Patient “Burnout” should be handled with counseling. Providing psychosocial support in the form of home visits by nurses or health aides can minimize this problem. Programs have utilized “assisted peritoneal dialysis”—where the therapy is performed with the assistance of either a visiting nurse or a family member with good results especially in elderly and unplanned starts [65]. Family support has been associated with an increase in peritoneal dialysis eligibility from 63% to 80%, and an increase in peritoneal dialysis utilization from 23% to 39% among patients who had a barrier to self-care peritoneal dialysis [66]. Assisted PD can help certain patients stay on PD longer.

4. Conclusion

Peritoneal dialysis utilization continues to be low in many countries.

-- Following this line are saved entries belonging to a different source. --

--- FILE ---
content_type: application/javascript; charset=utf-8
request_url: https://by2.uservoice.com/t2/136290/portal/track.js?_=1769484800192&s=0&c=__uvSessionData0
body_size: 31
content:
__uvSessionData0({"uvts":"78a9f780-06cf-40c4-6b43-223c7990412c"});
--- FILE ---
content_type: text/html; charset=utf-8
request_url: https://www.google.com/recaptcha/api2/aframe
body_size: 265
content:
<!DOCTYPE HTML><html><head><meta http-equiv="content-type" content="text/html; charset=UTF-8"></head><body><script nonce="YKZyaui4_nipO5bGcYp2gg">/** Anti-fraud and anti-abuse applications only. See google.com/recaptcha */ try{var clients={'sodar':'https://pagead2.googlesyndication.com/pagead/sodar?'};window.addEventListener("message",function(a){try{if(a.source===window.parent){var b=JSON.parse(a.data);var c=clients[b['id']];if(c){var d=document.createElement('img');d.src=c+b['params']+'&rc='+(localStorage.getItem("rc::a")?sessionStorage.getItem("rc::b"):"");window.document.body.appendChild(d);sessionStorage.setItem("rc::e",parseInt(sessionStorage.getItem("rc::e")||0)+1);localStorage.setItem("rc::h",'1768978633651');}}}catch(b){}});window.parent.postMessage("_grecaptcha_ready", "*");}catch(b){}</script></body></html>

In the USA the recent bundling of services for dialysis care into one payment offers PD as a cost-effective therapy and has generated a renewed interest in the dialysis community which can lead to improved provider expertise and comfort and eventually greater PD utilization. Patient drop-out contributes to the underutilization and is multifactorial, that is, modality related, system related, and patient related. Towards this end, both patient and physician education and comfort with using this modality are critical. Techniques to prevent and minimize episodes of peritonitis, use of more biocompatible solutions in preserving the peritoneal membrane, and careful management of volume status can sustain the patient longer on PD. Use of drugs such as ACE inhibitors and ARBs can preserve the membrane longer. Appropriate and timely radiological and surgical interventions can prevent the malfunction and loss of PD catheters. Psychological help as well as assisted PD with home aide can minimize the phenomenon of “burnouts”.